WHAT THIS TASK INVOLVES:
Please rewrite all the entries below, changing every "jersey sleeve" to "shirt sleeve" and leaving everything else unchanged. Omit the pictures from your answer.

DATASET CONTENT:
▶
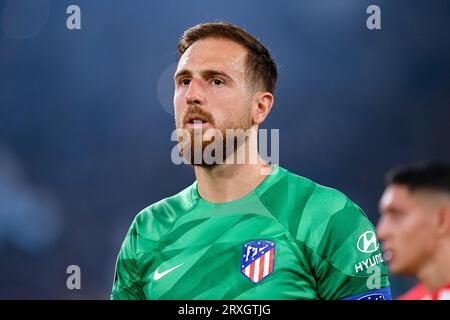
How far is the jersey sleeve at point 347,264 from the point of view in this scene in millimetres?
1982

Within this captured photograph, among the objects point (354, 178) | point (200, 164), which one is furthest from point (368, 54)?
point (200, 164)

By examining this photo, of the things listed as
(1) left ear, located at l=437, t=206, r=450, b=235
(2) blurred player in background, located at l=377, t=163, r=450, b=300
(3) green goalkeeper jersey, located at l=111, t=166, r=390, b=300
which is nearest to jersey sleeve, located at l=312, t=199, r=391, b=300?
(3) green goalkeeper jersey, located at l=111, t=166, r=390, b=300

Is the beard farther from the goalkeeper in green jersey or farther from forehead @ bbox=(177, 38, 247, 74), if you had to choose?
forehead @ bbox=(177, 38, 247, 74)

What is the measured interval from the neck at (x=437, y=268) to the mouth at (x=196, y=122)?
0.90 m

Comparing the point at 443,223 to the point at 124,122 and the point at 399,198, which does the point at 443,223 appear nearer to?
the point at 399,198

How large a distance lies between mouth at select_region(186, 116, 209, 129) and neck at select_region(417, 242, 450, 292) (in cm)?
90

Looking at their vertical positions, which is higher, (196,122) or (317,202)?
(196,122)

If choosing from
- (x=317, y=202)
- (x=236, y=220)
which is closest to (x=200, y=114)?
(x=236, y=220)

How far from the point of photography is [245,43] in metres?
2.26

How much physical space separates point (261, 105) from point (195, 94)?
290 mm

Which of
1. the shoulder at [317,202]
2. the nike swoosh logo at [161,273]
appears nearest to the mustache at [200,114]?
the shoulder at [317,202]
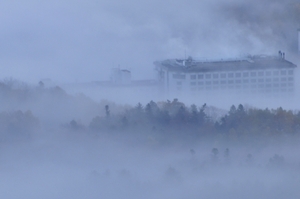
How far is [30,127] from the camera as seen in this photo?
522 centimetres

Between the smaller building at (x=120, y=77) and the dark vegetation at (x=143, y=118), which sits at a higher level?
the smaller building at (x=120, y=77)

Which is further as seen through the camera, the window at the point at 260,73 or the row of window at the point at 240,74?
the window at the point at 260,73

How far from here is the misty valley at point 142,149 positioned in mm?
4926

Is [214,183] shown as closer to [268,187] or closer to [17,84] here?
[268,187]

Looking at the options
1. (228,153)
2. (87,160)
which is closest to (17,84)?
(87,160)

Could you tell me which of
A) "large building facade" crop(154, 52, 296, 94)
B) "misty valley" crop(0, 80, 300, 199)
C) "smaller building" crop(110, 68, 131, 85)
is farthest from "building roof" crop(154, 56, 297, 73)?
"misty valley" crop(0, 80, 300, 199)

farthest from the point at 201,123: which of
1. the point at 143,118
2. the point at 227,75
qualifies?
the point at 227,75

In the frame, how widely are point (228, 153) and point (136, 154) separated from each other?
1.85 ft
◀
PROBLEM SOLUTION:
How far is the shirt sleeve at point 347,264 from the point of view in this scene in millimetres?
1982

Within this captured photograph, among the objects point (354, 178) | point (200, 164), which one is furthest from point (368, 54)?
point (200, 164)

By examining this photo, of the things listed as
(1) left ear, located at l=437, t=206, r=450, b=235
(2) blurred player in background, located at l=377, t=163, r=450, b=300
(3) green goalkeeper jersey, located at l=111, t=166, r=390, b=300
which is nearest to shirt sleeve, located at l=312, t=199, r=391, b=300?
(3) green goalkeeper jersey, located at l=111, t=166, r=390, b=300

Is the beard farther from the goalkeeper in green jersey or farther from forehead @ bbox=(177, 38, 247, 74), if you had to choose?
forehead @ bbox=(177, 38, 247, 74)

What is the measured interval from the neck at (x=437, y=268) to the mouth at (x=196, y=122)?
0.90 m

Comparing the point at 443,223 to the point at 124,122 and the point at 399,198, which does the point at 443,223 appear nearer to?
the point at 399,198

How large a distance lies between mouth at select_region(186, 116, 209, 129) and neck at select_region(417, 242, 450, 292) (in cm)?
90

Looking at their vertical positions, which is higher, (196,122) or (317,202)?
(196,122)

If choosing from
- (x=317, y=202)
- (x=236, y=220)
which is closest to (x=200, y=114)?
(x=236, y=220)

How far from the point of photography is [245,43] in metres?
2.26

How much physical space separates point (261, 105) from point (195, 94)?
290 mm

Which of
1. the shoulder at [317,202]
2. the nike swoosh logo at [161,273]
appears nearest to the mustache at [200,114]?
the shoulder at [317,202]
How far is [30,127] from the camera as seen in this photo?
522 centimetres

Between the smaller building at (x=120, y=77) and the dark vegetation at (x=143, y=118), which sits at a higher level?
the smaller building at (x=120, y=77)

Which is further as seen through the camera, the window at the point at 260,73 or the row of window at the point at 240,74?
the window at the point at 260,73

How far from here is the misty valley at point 142,149 positioned in mm?
4926

Is [214,183] shown as closer to [268,187] or closer to [17,84] here?
[268,187]

Looking at the options
1. (228,153)
2. (87,160)
which is closest to (17,84)?
(87,160)

Could you tell me which of
A) "large building facade" crop(154, 52, 296, 94)
B) "misty valley" crop(0, 80, 300, 199)
C) "smaller building" crop(110, 68, 131, 85)
is farthest from "building roof" crop(154, 56, 297, 73)?
"misty valley" crop(0, 80, 300, 199)

farthest from the point at 201,123: which of
1. the point at 143,118
2. the point at 227,75
qualifies?
the point at 227,75

In the frame, how widely are point (228, 153) and point (136, 154) separated from each other?
1.85 ft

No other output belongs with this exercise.